Normally the monthly credit numbers are a fairly uneventful affair -- certainly important and painstaking to put together, but generally quite dull. But recent comments by the Reserve Bank of Australia and RBA Governor Glenn Stevens suggest that the credit aggregates will receive a lot more attention in upcoming months.
In the Financial Stability Review, the RBA paints a pretty rosy picture for the household sector over the past six months, characterised by rising net wealth and fairly stable debt ratios. But following strong growth in lending activity by households and investors, debt ratios are set to rise towards record high levels during 2014.
The RBA believes that, on balance, “the pick-up in investor activity in the housing market does not appear to pose near-term risks to financial stability”, but it acknowledges that it will continue to monitor the market closely for signs of excessive speculation and riskier lending practices (Investors test the RBA’s homing instinct, March 26).
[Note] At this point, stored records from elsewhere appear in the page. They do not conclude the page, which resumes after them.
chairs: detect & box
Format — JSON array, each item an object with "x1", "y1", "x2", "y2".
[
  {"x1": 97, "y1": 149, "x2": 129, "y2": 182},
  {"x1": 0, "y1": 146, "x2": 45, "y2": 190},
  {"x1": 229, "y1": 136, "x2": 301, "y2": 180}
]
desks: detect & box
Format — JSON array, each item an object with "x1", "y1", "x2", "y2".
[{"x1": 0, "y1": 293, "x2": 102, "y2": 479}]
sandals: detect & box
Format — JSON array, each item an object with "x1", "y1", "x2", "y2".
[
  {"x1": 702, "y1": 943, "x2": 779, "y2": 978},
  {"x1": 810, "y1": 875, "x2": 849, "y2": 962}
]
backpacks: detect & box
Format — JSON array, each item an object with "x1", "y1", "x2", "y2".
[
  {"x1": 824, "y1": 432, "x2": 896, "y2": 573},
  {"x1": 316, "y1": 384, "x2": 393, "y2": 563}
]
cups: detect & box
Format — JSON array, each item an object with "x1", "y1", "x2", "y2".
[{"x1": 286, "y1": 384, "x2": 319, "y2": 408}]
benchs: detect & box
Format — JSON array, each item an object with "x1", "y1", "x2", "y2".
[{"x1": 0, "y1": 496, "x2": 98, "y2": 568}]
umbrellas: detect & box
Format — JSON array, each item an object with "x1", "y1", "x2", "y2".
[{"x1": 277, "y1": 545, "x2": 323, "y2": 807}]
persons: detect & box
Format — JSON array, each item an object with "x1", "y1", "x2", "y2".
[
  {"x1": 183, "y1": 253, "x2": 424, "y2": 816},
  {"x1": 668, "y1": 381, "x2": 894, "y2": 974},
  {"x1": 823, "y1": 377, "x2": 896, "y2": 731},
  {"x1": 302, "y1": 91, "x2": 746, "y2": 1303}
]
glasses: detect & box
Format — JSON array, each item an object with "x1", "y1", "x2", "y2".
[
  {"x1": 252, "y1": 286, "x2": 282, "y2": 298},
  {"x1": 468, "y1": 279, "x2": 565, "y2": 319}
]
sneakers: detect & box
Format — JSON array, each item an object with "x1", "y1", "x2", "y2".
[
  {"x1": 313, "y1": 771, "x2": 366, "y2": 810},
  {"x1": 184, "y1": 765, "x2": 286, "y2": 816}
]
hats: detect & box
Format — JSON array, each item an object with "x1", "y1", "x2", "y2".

Stevens echoed similar sentiments in recent speeches and noted that it would be undesirable for annual housing credit growth to climb much higher.
Housing credit rose by 0.5 per cent in February, to be 5.8 per cent higher over the year. Growth continues to be led by investor activity, with investor credit rising by 0.6 per cent in February. But monthly investor credit growth was actually at its slowest pace since September, though still growing quite strongly.
New investor lending activity continues to be elevated and I anticipate that investor credit growth will push back towards its pre-crisis level of around 10 per cent over 2014. Owner-occupier credit growth will not be as strong, but is also set to rise to levels that Stevens might find uncomfortable.
Housing credit is set to cause problems because it is too strong. However, business credit is set to cause its own problems -- it continues to be fairly weak. Business credit rose by 0.4 per cent in February but is just 2.4 per cent higher over the year.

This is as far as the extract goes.